Saint John metal recycler draws noise complaints

Noise from a metal recycling plant at the Saint John port continues to irritate residents in the area.

Port Authority says no clear standards exist to determine excessive noise

Scrap metal backlash

11 years ago
Duration 2:10
Some residents in Saint John say they're fed up with the noise from American Iron and Metal. It operates a metal recycling plant at the port.

Noise from a metal recycling plant at the Saint John port continues to irritate residents in the area.

American Iron and Metal loads scrap metal on ships a few days a year.

The resulting noise is too much for uptown resident Sam Blue, who hears the racket from across the port.
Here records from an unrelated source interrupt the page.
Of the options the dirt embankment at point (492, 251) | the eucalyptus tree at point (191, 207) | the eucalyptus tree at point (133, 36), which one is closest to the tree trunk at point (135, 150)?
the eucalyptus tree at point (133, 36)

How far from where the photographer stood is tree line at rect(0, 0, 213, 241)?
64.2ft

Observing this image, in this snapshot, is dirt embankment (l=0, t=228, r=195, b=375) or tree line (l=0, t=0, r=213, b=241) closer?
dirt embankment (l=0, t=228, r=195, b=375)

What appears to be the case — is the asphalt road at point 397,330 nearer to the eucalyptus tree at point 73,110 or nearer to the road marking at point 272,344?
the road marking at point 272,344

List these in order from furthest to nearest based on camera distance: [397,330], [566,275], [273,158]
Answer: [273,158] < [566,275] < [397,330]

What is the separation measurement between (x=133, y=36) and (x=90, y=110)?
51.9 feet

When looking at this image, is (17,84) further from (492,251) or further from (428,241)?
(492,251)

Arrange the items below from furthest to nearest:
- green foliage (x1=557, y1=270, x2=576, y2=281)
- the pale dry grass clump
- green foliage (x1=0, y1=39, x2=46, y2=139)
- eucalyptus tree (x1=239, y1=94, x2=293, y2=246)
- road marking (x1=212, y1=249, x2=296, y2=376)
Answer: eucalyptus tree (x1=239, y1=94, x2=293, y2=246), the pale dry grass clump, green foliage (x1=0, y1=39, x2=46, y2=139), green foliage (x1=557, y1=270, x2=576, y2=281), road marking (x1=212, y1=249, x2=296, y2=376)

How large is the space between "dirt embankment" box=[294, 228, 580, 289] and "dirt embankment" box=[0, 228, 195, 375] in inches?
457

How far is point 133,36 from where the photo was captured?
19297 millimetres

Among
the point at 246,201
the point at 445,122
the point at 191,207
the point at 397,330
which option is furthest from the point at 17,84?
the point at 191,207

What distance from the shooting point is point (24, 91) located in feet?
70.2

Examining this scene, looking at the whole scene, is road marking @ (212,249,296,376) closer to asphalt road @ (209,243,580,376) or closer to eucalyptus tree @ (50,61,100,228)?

"Tuesday night I noticed it was going past 11 o'clock and I was sleeping," he said. "It continued up until two, three in the morning.

"I don't even know if it stopped. But my daughter was kept awake throughout the night. [She was] woken up several times."

American Metal and Iron Works recycles metal in the Saint John Port. (CBC)

Peter Asimakos of the Uptown Saint John Inc. business group says the resulting noise and dust travelling across the harbour doesn't mesh with plans to develop the city core.

"A scrap yard in the middle of the city, I mean it flies in the face of all the effort of the community to try and arrive at a vision for the future," said Asimakos.

The terms and conditions for American Iron and Metal to use the port limit the operation of the metal shredder to between the hours of 7 a.m. and 7 p.m. The company is operating within that guideline.

But John McCann of the Saint John Port Authority said there are no clear standards to measure the noise caused during the loading process on the docks.

"There are no provincial guidelines to measure against, and there are no municipal guidelines to measure against," said McCann. "So in the absense of having a benchmark to measure against we wouldn't know what we're measuring.

"There's always options, but without a benchmark I don't know how we would determine the right decibel levels and what is not."

The only standard the port authority has to go on is if the amount of noise is reasonable, and McCann said the port feels it is.

McCann also said it wouldn't make economic sense to limit loading to daytime hours.

The companies involved are looking for ways to dampen the noise, he said.